## EXTRACT TO READ
That first date was a disaster, but Lew called her the next day and invited her to an exhibition at the Metropolitan Museum. That evening, Lew bought Loretta a $1.50 Monet poster - one that still hangs on her bedroom wall.
Reflecting on her long love affair with Ireland, Brennan Glucksman says the greatest transformation is the attitude of Irish people. "They don't have that fear or terror of failure that they used to. They take risks. It's the feeling within Irish people that things are possible, that you don't have to keep your head down".
Brennan Glucksman hates the term "Celtic Tiger" and said the moniker made it harder to convince US donors to part with their money during the boom years. She is disappointed by the collapse of the Northern Ireland assembly and says the death of Sinn Fein's Martin McGuinness was a major loss, beyond politics. "In my opinion Martin was a hero," she says, adding that she believes McGuinness had something to do with the 'Road to Damascus kind of conversion' the late Ian Paisley embarked on before his death. "I won't insult anyone who had different views of him because of his past... but I worked with Martin and I came to admire him as much as I admire Bill Clinton or any of the other world leaders that I worked with."
It is women, she believes, who will ensure the North never returns to violence and integrated education that will tear down the social and economic barriers in Northern Ireland.

## RECORDED INFORMATION

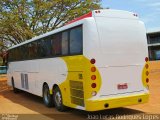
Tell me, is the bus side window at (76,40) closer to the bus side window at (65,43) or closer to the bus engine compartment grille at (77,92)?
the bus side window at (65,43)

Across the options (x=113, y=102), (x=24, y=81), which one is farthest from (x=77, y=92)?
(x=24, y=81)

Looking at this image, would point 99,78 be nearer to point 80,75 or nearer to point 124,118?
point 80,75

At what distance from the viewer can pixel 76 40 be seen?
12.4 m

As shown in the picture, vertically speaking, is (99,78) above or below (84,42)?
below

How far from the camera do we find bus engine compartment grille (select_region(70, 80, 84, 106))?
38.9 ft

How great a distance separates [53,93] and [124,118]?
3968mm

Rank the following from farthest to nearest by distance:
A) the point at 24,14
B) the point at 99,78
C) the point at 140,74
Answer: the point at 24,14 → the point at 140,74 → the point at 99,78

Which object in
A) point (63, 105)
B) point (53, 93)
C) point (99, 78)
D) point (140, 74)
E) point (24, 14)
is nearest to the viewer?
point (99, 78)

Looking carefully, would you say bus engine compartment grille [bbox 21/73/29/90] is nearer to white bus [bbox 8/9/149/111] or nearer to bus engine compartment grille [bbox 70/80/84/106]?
==
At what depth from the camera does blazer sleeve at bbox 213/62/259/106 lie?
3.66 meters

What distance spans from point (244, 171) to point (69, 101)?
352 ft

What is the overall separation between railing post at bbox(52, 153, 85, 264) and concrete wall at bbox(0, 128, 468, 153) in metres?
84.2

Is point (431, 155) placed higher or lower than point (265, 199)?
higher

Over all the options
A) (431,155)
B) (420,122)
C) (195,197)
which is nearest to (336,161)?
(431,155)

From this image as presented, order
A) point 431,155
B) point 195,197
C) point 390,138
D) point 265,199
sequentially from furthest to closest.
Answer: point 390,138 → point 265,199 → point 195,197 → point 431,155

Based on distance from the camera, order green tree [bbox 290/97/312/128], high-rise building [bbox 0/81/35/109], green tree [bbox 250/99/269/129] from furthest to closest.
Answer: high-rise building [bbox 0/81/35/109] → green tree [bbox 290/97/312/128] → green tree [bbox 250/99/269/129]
* * *
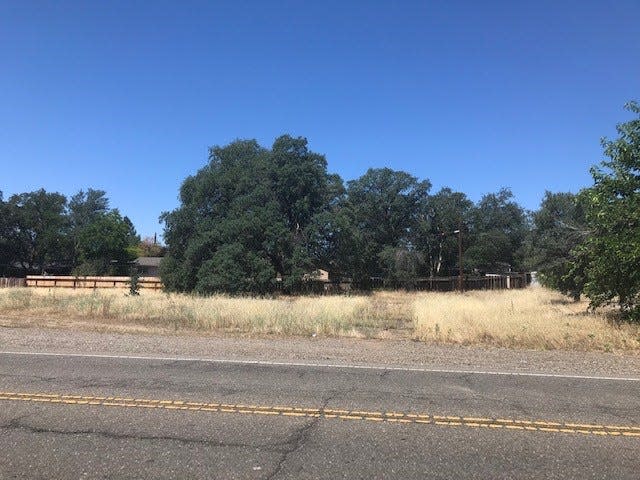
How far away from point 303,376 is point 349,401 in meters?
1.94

## WORK INSTRUCTION A
In the profile of Loretta Brennan Glucksman, what did Lew buy Loretta on the evening of the Metropolitan Museum exhibition?
## WORK INSTRUCTION B
Please continue the profile of Loretta Brennan Glucksman from its last sentence.

## ANSWER A
A $1.50 Monet poster.

## ANSWER B
A woman of deep faith, she broke ranks with the Catholic Church in the 1960s after a priest warned her she would go straight to hell if she took anything [ie contraceptives] to impede God's will. Brennan Glucksman, whose heart stopped during an emergency caesarean while giving birth to her daughter Kate, stopped going to Mass after the unholy row in the confession box. But she says the diminution of the Catholic Church here is "a social tragedy".
Brennan Glucksman, whose son Christopher is gay and married with a son, said the Marriage Equality Referendum was her proudest moment for Ireland. "I was so proud of the Irish people and of my demographic which pushed the vote over". Approaching 80 next year, Brennan Glucksman says she is blessed and still fascinated by the world - her daughter Kate chastises her like a teenager over her busy schedule.
She says it is the "breathtaking" love and support from her family, including Jack Cooney - her childhood sweetheart, first husband and father of her three adult children - as well as her love of Lew and Ireland that keeps her going each day.